As instituições francesas estão, assim, a conduzir a uma sociedade cada vez mais polarizada, na qual os ganhadores políticos controlam os processos de forma quase absoluta e os perdedores têm pouca voz institucional. Curiosamente, existe ainda uma clivagem na política francesa que pode estar a mitigar os excessos maioritários do Presidente e seu partido. No fundo, quase podemos utilizar a velha máxima Chinesa de ‘um país, dois sistemas’. Enquanto a eleição presidencial, e as legislativas que lhe seguem, são fortemente nacionalizadas, com a figura do presidente a ser fundamental a definir quase todos os equilíbrios de poder, o poder dos partidos clássicos mantém-se forte ao nível subnacional. Ouvimos nos últimos dias dizer que Socialistas e Republicanos perderam praticamente todo o poder. As eleições regionais de 2021 pintam um quadro um pouco diferente. Das 17 regiões metropolitanas, os Socialistas ganharam 8, os Republicanos 7 e o partido de Macron apenas 1. O velho bloco Socialista e Gaullista ganhou cerca de 60 por cento dos votos. O mesmo cenário é visível nas eleições locais de 2020. Nas cidades com mais de 70.000 habitantes, os Republicanos ganharam 24 câmaras, os Socialistas 19, incluindo Paris, os Verdes 9 e o partido de Macron apenas 2.

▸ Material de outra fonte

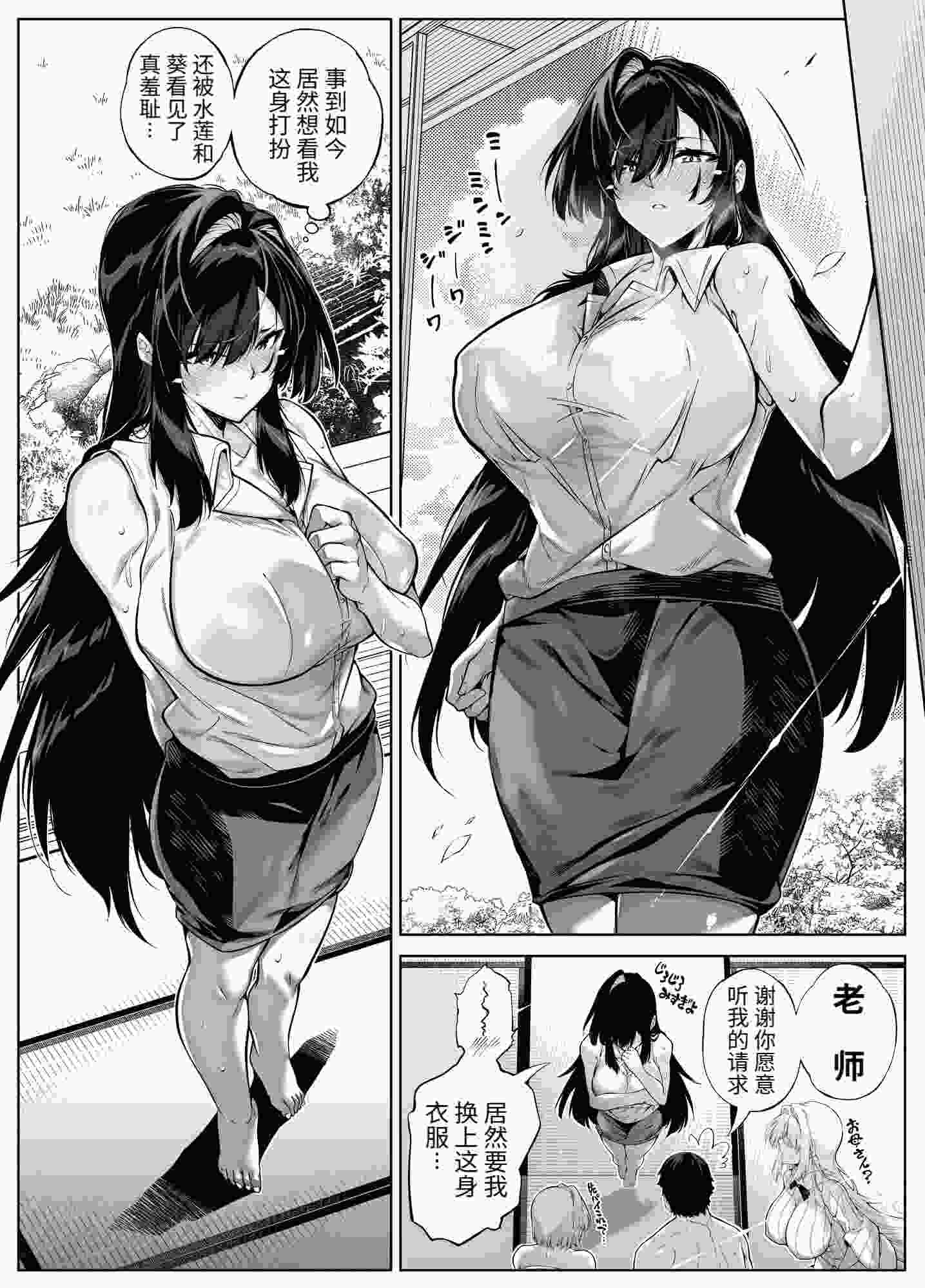 黑白漫画 夏のヤリなおし（坠欢重拾之夏）NTR【1-5】 567P-第7张图片-萌站
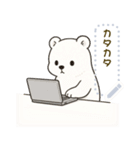 ぐだぐだくまさん2（個別スタンプ：4）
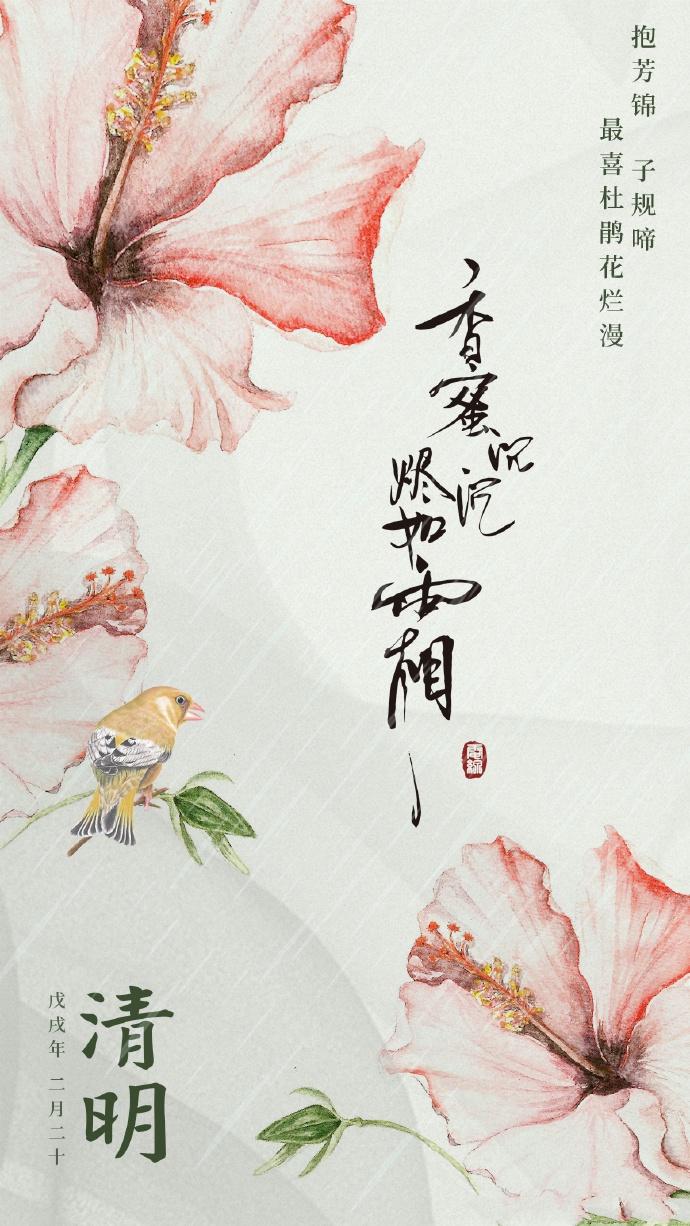 超美《香蜜沉沉烬如霜》节气壁纸图集(38张)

Chegados aqui resta a pergunta de um milhão de dólares: assumindo que Macron ganha as eleições, o que me parece, de longe, a melhor solução para França e para a Europa, que acontecerá dentro de cinco anos? Macron mostrou como as características institucionais do sistema político francês podem ser exploradas desde que estejam reunidas um conjunto de características: uma figura carismática, bem financiada por privados, consegue moldar de cima para baixo o sistema político, chegando à presidência e, a partir daí, ganhar uma maioria relativa. Ao fazê-lo, Macron conseguiu destruir os partidos tradicionais ao nível nacional que, nesta primeira volta, não foram além dos 7 por cento. A emergência de figuras quase messiânicas como barreira à extrema-direita é fortemente contingente ao momento político e pode esboroar-se de um dia para o outro, por exemplo, com um escândalo sexual (vide DSK). O que acontecerá em 2026 se o sistema político francês não conseguir produzir – vindo do nada – um sucessor de Macron?